Google "weblogs and social class" is not as illuminating as I had hoped.
Certainly, cyberdash does not provide the answer but the phrase

student blogging has shown that "less private writing" may [...] help writers to compose their lives, albeit in a social,more public way.

says something to me. The whole article is worth reading. I like

Composition has traditionally privileged dialectic and Platonic perspectives on invention in writing (LeFevre, 1987, 49-50). The scholarship often depicts the writer, working alone, drawing on deeply divined personal truths or engaging in inner dialogue as the means of creating knowledge.

Wonder how much the blog is about this inner dialogue, though since a public act, the langauge has to be changed (by the internal censor) to reflect this public nature. It is not a bad thing to be taking one's thoughts and placing them on the page as if one is addressing another. I find my writings have always started with the feeling of a person of a specific type to write to. But there will be - I notice what I write does this - a subtle shift away from the immediacy of the thought as the composition expands.

How many boggers write straight to post or do no editing? The most entertaining blogs seem spontaneous, but if they have been pre-written, then this spontanilitude might only be a feature of the writing, which will no doubt have been edited, immediately or at different times, before final posting. In any case, whereas it is possible, with a few Heys! and a couple of Noninoes! to create a jolly air on paper, it is very hard to do the same IRL if you are feeling glum.

Put the writing at risk not the writer

.. was in a workshop today at Purdue where we talked briefly about the idea of students writing publicly in blogs. One of the concerns expressed was that students could be at risk by writing on the web. However, the first goal of public writing is to put the writing at risk, not the writer. Students can post under pseudonyms or anonymously while the writing remains vulnerable to public readers, to criticism on the web.

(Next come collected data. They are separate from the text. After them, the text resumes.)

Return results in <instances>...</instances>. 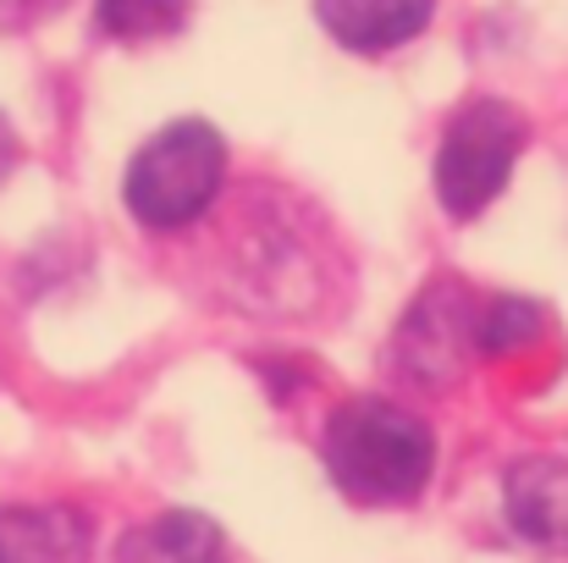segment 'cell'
<instances>
[{
  "mask_svg": "<svg viewBox=\"0 0 568 563\" xmlns=\"http://www.w3.org/2000/svg\"><path fill=\"white\" fill-rule=\"evenodd\" d=\"M61 0H0V11L11 17V22H33V17H44V11H55Z\"/></svg>",
  "mask_w": 568,
  "mask_h": 563,
  "instance_id": "8fae6325",
  "label": "cell"
},
{
  "mask_svg": "<svg viewBox=\"0 0 568 563\" xmlns=\"http://www.w3.org/2000/svg\"><path fill=\"white\" fill-rule=\"evenodd\" d=\"M436 0H315L321 28L359 56H386L397 44H408L414 33H425Z\"/></svg>",
  "mask_w": 568,
  "mask_h": 563,
  "instance_id": "8992f818",
  "label": "cell"
},
{
  "mask_svg": "<svg viewBox=\"0 0 568 563\" xmlns=\"http://www.w3.org/2000/svg\"><path fill=\"white\" fill-rule=\"evenodd\" d=\"M17 161H22V144H17V133H11V122L0 117V183L17 172Z\"/></svg>",
  "mask_w": 568,
  "mask_h": 563,
  "instance_id": "7c38bea8",
  "label": "cell"
},
{
  "mask_svg": "<svg viewBox=\"0 0 568 563\" xmlns=\"http://www.w3.org/2000/svg\"><path fill=\"white\" fill-rule=\"evenodd\" d=\"M530 139V122L508 105V100H469L447 133H442V150H436V199L447 215L469 221L480 215L514 178V161Z\"/></svg>",
  "mask_w": 568,
  "mask_h": 563,
  "instance_id": "3957f363",
  "label": "cell"
},
{
  "mask_svg": "<svg viewBox=\"0 0 568 563\" xmlns=\"http://www.w3.org/2000/svg\"><path fill=\"white\" fill-rule=\"evenodd\" d=\"M226 183V144L210 122L199 117H183L172 128H161L128 167V210L133 221L155 227V232H178V227H193L215 193Z\"/></svg>",
  "mask_w": 568,
  "mask_h": 563,
  "instance_id": "7a4b0ae2",
  "label": "cell"
},
{
  "mask_svg": "<svg viewBox=\"0 0 568 563\" xmlns=\"http://www.w3.org/2000/svg\"><path fill=\"white\" fill-rule=\"evenodd\" d=\"M480 315H486V304L475 299L469 282L436 277L414 299V310L397 321L392 349H386V371L397 381L425 386V392H447L464 375L469 354H480Z\"/></svg>",
  "mask_w": 568,
  "mask_h": 563,
  "instance_id": "277c9868",
  "label": "cell"
},
{
  "mask_svg": "<svg viewBox=\"0 0 568 563\" xmlns=\"http://www.w3.org/2000/svg\"><path fill=\"white\" fill-rule=\"evenodd\" d=\"M116 563H232L226 559V536L215 520L204 514H161L150 525H133L116 542Z\"/></svg>",
  "mask_w": 568,
  "mask_h": 563,
  "instance_id": "ba28073f",
  "label": "cell"
},
{
  "mask_svg": "<svg viewBox=\"0 0 568 563\" xmlns=\"http://www.w3.org/2000/svg\"><path fill=\"white\" fill-rule=\"evenodd\" d=\"M183 22H189V0H94V28L122 44L166 39Z\"/></svg>",
  "mask_w": 568,
  "mask_h": 563,
  "instance_id": "9c48e42d",
  "label": "cell"
},
{
  "mask_svg": "<svg viewBox=\"0 0 568 563\" xmlns=\"http://www.w3.org/2000/svg\"><path fill=\"white\" fill-rule=\"evenodd\" d=\"M541 326H547V315H541L530 299H486V315H480V354H508V349L530 343Z\"/></svg>",
  "mask_w": 568,
  "mask_h": 563,
  "instance_id": "30bf717a",
  "label": "cell"
},
{
  "mask_svg": "<svg viewBox=\"0 0 568 563\" xmlns=\"http://www.w3.org/2000/svg\"><path fill=\"white\" fill-rule=\"evenodd\" d=\"M332 486L359 509H403L430 486L436 436L419 414L392 398H348L321 431Z\"/></svg>",
  "mask_w": 568,
  "mask_h": 563,
  "instance_id": "6da1fadb",
  "label": "cell"
},
{
  "mask_svg": "<svg viewBox=\"0 0 568 563\" xmlns=\"http://www.w3.org/2000/svg\"><path fill=\"white\" fill-rule=\"evenodd\" d=\"M94 531L78 509H0V563H89Z\"/></svg>",
  "mask_w": 568,
  "mask_h": 563,
  "instance_id": "52a82bcc",
  "label": "cell"
},
{
  "mask_svg": "<svg viewBox=\"0 0 568 563\" xmlns=\"http://www.w3.org/2000/svg\"><path fill=\"white\" fill-rule=\"evenodd\" d=\"M503 509L530 547L568 559V459H519L503 481Z\"/></svg>",
  "mask_w": 568,
  "mask_h": 563,
  "instance_id": "5b68a950",
  "label": "cell"
}]
</instances>
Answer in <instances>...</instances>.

I'm obviously going to have to come back to Clancy Ratcliff (who writes of "...children's entelechial smiles...", making you look it up since you don't really know what it means just to make sure it meant what you thought it might mean)- seems to have alpha written all over her blog, in my eyes. She has lots of interesting links for the academic and exceptionally intellectually curious other.

Under the same Google "weblogs and social class" search, a bit futher down page one, is this fascination under the title Digital democracy 2003. There are many links there which I must come back to, but leave with this Map of the internet : Out of Africa and the map from it,
which doesn't exactly answer my original question but leads to a set of equally interesting ones.